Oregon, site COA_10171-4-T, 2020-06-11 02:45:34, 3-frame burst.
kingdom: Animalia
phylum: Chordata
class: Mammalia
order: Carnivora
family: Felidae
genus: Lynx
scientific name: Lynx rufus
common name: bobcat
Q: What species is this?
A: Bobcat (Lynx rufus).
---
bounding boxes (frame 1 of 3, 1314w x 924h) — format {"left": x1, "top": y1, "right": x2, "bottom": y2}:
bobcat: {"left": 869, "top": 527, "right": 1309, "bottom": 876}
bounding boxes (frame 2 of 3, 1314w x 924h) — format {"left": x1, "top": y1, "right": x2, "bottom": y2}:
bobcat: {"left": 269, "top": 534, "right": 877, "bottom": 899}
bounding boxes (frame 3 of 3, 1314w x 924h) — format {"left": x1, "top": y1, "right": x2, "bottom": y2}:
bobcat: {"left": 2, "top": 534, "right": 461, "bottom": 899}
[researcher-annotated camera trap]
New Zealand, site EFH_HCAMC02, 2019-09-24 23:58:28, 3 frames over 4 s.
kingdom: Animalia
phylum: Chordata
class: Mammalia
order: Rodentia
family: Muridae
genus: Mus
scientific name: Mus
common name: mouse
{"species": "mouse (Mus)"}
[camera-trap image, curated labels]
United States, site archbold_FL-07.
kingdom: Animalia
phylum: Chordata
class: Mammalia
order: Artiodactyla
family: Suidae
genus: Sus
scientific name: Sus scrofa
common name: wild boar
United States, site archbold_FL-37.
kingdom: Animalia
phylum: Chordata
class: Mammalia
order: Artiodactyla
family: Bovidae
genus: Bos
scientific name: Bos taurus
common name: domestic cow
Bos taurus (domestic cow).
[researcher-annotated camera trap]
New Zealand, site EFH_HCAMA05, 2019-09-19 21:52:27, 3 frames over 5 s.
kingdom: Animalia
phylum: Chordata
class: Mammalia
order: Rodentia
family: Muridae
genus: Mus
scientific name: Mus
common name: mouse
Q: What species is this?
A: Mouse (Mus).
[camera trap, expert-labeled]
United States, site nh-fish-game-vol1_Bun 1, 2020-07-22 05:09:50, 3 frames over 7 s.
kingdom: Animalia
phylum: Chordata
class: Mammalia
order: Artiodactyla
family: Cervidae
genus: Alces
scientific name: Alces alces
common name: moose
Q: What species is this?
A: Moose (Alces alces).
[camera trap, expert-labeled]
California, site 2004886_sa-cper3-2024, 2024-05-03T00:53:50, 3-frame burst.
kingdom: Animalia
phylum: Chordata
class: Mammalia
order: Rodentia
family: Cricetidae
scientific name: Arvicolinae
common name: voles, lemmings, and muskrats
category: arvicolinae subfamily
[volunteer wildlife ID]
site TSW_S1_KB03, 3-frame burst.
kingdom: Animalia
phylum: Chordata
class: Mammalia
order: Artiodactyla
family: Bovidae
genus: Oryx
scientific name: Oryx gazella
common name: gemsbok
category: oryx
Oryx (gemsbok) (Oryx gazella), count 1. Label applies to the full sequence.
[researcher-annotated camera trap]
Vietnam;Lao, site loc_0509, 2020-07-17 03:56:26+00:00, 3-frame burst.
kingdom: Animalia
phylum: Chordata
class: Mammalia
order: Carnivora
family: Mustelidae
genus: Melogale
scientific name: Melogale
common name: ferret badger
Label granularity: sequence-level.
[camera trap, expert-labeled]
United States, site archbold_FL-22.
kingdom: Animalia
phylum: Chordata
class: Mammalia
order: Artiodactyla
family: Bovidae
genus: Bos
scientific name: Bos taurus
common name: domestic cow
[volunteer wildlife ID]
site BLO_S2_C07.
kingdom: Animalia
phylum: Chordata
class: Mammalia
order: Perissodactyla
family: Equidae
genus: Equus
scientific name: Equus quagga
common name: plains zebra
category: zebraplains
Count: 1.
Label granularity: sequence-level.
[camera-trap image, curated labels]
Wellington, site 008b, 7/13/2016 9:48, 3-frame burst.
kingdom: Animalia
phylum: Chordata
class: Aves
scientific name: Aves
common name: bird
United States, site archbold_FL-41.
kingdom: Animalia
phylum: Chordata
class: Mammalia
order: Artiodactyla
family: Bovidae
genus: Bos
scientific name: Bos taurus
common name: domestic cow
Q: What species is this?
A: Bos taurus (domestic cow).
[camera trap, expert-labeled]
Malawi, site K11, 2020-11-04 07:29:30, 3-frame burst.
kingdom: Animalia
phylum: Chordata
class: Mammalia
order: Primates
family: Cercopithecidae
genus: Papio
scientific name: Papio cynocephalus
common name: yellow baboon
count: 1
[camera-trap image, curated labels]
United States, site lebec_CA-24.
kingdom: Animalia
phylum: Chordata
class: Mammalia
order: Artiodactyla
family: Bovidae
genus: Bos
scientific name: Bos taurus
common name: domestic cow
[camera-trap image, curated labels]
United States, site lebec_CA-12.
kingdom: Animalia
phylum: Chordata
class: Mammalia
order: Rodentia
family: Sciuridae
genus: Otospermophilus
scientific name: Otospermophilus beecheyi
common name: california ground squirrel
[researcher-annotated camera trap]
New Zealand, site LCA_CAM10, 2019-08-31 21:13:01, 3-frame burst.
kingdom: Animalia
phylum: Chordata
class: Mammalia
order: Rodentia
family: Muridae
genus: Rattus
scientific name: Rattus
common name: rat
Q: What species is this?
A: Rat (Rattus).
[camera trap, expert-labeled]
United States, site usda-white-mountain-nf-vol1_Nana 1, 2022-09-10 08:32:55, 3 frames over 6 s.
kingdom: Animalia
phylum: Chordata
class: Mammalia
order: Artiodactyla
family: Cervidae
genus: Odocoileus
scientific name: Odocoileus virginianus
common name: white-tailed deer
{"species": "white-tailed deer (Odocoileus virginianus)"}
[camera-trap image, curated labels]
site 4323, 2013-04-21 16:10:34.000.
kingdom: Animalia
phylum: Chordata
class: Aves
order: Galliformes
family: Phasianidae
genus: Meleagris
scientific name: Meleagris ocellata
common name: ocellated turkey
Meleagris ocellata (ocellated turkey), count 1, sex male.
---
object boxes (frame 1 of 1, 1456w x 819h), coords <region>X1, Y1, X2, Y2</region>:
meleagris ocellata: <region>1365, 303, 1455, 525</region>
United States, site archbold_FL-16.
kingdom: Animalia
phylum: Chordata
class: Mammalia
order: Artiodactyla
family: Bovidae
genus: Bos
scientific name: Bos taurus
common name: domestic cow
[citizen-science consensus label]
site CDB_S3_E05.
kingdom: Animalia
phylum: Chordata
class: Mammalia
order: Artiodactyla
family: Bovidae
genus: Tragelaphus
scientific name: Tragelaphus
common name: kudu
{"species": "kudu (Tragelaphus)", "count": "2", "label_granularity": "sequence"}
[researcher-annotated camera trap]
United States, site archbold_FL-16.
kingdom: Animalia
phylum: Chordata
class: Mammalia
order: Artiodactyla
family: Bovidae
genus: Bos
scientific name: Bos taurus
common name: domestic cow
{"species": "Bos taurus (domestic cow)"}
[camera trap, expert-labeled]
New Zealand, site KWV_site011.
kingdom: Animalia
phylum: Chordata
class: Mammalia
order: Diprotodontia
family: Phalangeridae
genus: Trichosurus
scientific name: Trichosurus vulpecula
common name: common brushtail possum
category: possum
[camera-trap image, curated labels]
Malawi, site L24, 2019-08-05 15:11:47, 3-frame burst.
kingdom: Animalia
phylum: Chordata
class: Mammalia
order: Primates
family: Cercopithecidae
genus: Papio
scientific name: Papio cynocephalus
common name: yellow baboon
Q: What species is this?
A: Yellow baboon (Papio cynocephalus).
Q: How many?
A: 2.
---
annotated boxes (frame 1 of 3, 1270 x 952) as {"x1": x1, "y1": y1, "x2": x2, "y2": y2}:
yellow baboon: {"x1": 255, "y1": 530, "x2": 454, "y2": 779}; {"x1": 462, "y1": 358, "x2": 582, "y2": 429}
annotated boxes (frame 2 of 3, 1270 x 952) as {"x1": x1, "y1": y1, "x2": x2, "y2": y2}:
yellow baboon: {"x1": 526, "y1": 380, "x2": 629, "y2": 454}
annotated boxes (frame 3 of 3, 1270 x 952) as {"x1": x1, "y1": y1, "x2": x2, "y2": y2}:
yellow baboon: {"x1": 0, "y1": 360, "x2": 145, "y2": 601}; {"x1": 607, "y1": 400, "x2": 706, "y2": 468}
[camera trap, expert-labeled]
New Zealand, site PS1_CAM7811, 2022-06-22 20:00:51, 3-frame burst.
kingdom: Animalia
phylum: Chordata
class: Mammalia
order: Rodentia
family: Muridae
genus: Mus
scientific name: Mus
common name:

### Aim of the exercise
Reply with the number of lines above in which the word "over" appears, and with nothing else.

### Response
4